The userbase of Linux operating systems is growing rapidly. More and more people are venturing away from Microsoft Windows and finding their way to open source operating systems. Just as more people are using them, more and more Linux distributions are available. According to DistroWatch, there are more than 400 Linux distributions available and active, with many versions for each, which in turn gives you thousands of options. With large PC manufacturers starting to offer Linux based operating systems as an option for a new computer, which operating system will come out on top and dominate this industry? Among the open source operating system crowd, there are 2 main contenders: Ubuntu and Fedora.
First things first, the installation of Ubuntu was very simple and straightforward. No tricky, unfamiliar feats you must overcome. For the first time Linux user, Ubuntu is by far the easiest to start learning and also includes the most basic options which keep things simple. As you learn the operating system and desire additional features and options, they can be added separately which is great for those who are just new to the Linux scene. Most Ubuntu users are probably a little more computer literate than the average user but with a single disc install, anyone could set this operating system up. The set up process detects your hardware very well and things run smoothly. One of the driving forces to a Linux operating system is the unstable and hacker friendly Microsoft Windows. The biggest downside of Ubuntu is that there is no firewall on the system. There are solutions to work around this but this is one feature that should’ve been included. Another disappointment was the limited multimedia resources. You will probably have to look outside Ubuntu to find what you need in the multimedia department.
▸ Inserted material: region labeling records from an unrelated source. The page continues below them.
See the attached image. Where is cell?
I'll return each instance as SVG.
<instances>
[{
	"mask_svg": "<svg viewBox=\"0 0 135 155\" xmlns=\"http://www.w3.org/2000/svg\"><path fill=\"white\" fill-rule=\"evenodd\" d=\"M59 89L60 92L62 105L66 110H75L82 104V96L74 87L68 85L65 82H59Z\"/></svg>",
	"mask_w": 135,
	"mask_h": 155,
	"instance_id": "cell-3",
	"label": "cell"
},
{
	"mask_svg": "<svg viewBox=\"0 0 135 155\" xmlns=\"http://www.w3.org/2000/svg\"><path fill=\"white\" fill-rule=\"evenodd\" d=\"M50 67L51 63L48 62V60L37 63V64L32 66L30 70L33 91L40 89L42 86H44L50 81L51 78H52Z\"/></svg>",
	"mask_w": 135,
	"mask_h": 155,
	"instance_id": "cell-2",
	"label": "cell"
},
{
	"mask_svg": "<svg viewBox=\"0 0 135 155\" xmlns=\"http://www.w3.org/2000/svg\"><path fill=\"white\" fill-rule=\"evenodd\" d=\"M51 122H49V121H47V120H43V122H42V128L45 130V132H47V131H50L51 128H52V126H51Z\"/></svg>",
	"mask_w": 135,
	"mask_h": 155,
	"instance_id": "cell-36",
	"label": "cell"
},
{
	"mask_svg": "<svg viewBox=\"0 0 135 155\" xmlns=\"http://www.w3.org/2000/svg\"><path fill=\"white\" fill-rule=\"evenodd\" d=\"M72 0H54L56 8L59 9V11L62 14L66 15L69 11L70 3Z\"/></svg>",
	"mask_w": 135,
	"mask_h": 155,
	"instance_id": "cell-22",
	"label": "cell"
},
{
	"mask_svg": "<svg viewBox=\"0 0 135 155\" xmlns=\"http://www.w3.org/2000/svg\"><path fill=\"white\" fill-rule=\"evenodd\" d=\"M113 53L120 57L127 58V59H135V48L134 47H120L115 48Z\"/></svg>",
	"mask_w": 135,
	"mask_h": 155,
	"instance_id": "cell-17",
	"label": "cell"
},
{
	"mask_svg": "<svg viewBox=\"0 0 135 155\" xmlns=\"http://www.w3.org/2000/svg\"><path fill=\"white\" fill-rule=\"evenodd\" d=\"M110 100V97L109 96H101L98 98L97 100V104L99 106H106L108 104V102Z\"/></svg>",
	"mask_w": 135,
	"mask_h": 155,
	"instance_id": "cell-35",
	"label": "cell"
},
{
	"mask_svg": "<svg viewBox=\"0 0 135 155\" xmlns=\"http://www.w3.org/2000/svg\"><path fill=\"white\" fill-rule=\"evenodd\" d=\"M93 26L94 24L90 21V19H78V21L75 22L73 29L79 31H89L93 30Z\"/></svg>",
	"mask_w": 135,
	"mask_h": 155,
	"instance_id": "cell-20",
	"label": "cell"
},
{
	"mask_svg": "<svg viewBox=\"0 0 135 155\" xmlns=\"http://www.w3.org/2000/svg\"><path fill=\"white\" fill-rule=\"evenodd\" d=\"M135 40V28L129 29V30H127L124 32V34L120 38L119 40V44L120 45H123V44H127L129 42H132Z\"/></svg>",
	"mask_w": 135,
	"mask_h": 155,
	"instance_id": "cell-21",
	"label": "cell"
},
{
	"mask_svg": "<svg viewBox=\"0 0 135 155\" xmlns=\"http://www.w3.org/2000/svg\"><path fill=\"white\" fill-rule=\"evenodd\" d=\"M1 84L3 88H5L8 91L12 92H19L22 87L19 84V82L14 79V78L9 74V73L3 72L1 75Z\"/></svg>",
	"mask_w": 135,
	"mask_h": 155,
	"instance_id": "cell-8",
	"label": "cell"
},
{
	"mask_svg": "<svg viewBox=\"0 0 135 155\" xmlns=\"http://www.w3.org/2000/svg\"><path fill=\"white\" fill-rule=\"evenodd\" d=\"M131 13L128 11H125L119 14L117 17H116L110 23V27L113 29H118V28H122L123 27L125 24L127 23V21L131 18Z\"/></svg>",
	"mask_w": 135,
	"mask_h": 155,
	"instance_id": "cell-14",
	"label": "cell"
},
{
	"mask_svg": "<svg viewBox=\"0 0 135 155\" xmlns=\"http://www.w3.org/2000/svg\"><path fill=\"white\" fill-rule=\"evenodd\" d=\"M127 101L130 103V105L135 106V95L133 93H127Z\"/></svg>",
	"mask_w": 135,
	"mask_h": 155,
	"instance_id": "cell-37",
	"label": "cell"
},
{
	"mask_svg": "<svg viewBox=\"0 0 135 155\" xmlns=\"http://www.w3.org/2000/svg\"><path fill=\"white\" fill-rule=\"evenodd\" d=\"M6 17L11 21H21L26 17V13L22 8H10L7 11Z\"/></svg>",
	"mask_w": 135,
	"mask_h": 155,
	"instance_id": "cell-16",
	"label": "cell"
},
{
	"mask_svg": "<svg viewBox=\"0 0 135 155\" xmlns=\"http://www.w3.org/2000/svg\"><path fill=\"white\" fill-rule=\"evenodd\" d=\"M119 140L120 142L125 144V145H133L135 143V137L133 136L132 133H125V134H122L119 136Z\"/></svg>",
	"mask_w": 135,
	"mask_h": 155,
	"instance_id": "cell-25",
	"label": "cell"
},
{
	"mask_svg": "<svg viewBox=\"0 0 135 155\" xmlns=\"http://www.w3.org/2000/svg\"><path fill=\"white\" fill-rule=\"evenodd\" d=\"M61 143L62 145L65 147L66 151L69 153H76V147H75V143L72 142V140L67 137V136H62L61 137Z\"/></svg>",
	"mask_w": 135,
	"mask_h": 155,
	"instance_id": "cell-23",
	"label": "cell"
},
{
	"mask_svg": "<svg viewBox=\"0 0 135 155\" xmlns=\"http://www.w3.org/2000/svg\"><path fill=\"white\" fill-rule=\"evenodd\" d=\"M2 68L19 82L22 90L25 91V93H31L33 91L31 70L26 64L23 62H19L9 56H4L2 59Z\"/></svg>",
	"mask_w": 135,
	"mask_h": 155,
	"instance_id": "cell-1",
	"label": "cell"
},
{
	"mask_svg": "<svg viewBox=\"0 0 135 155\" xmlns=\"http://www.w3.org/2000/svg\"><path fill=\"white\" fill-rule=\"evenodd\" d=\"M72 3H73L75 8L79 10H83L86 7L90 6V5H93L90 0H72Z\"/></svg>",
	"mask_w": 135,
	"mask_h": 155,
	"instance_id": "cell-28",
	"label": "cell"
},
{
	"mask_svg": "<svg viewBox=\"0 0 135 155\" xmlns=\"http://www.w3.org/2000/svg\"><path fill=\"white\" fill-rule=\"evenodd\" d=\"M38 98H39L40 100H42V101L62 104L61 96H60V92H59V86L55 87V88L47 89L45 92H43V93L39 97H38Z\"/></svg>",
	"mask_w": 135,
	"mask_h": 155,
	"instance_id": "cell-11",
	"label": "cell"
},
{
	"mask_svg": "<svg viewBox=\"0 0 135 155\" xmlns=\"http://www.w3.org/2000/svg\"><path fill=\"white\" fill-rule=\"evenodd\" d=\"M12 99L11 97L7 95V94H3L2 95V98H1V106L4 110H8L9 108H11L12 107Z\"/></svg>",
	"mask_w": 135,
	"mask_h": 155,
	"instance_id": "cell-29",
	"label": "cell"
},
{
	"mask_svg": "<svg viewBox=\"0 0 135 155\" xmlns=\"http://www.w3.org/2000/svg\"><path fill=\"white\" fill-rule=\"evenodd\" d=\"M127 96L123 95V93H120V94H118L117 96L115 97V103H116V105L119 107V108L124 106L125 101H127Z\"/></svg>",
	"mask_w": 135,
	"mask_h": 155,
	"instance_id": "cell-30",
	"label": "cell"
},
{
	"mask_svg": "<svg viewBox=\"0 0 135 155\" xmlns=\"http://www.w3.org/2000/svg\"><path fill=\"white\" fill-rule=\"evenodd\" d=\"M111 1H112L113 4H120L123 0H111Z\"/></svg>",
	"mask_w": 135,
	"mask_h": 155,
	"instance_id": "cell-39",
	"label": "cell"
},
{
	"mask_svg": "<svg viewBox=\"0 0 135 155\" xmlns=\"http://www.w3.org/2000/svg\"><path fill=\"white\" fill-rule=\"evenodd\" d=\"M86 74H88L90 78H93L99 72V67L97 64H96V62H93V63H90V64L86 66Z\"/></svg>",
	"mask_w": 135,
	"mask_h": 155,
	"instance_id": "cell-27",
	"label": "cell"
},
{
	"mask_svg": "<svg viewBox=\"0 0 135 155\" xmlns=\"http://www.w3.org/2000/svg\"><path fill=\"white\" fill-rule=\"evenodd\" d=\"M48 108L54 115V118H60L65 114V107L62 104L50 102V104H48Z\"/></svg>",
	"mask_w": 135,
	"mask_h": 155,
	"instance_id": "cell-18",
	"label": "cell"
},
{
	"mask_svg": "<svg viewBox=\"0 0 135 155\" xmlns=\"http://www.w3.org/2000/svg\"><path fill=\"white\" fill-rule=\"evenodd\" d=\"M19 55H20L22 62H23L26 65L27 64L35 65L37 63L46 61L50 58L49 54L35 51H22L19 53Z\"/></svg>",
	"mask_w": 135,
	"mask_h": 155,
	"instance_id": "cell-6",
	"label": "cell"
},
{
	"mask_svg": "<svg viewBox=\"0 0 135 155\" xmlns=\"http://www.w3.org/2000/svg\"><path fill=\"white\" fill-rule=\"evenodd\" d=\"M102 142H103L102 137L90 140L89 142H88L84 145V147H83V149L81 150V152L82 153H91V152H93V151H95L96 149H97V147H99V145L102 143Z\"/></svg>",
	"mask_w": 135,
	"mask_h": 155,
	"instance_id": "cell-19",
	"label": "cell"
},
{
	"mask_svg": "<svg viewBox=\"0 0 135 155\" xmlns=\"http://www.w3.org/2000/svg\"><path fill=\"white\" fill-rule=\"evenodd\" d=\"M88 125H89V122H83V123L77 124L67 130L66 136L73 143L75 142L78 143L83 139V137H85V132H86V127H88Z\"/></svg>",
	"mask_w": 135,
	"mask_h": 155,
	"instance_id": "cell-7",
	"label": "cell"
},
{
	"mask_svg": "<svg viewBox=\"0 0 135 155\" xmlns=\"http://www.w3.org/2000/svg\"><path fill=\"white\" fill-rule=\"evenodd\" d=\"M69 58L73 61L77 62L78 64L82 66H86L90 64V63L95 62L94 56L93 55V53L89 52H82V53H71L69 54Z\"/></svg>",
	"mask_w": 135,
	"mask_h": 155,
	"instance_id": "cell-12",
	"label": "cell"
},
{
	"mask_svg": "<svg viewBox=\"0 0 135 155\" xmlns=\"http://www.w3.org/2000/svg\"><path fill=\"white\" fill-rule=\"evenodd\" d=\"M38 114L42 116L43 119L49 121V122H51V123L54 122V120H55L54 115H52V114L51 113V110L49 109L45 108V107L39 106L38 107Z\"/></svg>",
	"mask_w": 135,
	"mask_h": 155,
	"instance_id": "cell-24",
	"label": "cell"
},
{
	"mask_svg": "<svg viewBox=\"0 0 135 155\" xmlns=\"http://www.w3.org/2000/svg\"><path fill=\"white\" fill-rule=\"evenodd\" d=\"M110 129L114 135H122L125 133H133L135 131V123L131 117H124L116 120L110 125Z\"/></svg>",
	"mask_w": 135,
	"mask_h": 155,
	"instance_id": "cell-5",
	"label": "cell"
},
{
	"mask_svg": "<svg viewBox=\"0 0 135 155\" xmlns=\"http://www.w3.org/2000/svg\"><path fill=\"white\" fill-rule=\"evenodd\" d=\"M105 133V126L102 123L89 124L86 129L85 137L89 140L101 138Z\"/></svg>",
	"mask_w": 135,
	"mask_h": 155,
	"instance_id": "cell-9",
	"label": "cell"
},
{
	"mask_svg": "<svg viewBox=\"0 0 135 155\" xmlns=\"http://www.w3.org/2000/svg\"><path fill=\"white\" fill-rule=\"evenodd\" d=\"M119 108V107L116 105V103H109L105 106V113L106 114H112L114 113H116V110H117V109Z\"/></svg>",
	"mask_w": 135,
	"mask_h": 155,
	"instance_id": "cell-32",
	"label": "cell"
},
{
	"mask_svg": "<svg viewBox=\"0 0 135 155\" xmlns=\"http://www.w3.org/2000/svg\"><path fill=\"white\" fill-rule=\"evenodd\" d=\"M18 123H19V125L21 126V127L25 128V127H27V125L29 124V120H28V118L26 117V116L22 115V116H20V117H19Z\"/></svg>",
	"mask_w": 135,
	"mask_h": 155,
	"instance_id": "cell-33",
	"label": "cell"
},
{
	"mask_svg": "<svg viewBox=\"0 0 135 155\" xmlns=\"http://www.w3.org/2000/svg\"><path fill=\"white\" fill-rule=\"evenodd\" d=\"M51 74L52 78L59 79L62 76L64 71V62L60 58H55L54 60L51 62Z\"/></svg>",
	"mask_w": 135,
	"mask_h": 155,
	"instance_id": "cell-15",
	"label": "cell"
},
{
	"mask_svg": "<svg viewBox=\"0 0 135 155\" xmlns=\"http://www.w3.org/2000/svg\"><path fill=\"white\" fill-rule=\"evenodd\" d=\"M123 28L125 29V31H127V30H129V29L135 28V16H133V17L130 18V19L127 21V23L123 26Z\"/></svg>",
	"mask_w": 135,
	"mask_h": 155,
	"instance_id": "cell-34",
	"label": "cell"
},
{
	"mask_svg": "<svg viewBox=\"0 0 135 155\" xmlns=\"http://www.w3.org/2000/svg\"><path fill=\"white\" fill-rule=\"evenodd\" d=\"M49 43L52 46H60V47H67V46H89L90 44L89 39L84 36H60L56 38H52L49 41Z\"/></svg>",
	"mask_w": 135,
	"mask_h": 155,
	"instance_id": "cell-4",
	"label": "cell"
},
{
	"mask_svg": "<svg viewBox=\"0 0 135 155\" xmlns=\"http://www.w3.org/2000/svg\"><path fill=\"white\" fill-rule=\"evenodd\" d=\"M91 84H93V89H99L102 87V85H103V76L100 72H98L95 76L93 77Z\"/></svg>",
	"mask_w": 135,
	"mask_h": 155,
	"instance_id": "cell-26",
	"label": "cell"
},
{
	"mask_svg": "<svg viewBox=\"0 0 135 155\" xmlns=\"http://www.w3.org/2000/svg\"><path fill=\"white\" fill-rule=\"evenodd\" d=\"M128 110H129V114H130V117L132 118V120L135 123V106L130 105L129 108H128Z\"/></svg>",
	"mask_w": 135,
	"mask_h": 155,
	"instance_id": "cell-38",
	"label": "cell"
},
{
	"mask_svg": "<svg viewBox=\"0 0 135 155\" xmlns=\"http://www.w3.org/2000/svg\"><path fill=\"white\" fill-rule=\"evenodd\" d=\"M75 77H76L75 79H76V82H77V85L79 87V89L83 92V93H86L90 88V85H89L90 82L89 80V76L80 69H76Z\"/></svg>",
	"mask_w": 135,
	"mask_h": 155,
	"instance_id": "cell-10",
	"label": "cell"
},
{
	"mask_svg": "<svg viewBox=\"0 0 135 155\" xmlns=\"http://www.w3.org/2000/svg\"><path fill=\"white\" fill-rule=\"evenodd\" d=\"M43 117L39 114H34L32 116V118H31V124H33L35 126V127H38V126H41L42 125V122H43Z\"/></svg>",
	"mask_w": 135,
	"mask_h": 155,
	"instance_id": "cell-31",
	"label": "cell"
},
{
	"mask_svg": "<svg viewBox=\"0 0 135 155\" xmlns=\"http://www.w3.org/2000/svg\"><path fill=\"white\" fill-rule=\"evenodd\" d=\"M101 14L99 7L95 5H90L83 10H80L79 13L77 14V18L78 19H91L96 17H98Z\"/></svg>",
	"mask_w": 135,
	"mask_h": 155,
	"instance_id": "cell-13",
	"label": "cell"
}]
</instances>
This open source operating system has a strong history and has been a strong contender for awhile. Fedora has been the most consistent with stability issues which have plagued other open source operating systems. The recently added network tools are a great addition to this product and actually include eight tools into one easy to use interface. Your multimedia options are expanded somewhat but Fedora doesn’t provide any support for non open source programs that are really common among other users. The included Helix Player is fairly simple and provides a satisfactory replacement for the average multimedia user. Fedora also lacks some of the bells and whistles and human friendliness of other open source operating systems. The security options exceed those of Ubuntu, which is a strong point for Fedora.
Up to this point, Ubuntu appears to be taking the lead in the open source operating system world with a strong backing from Dell Computers. Both operating systems are fully functional and have surprisingly strong features. If you are new to Linux operating systems, Ubuntu is probably the way to go but Fedora users have no reason to jump ship quite yet.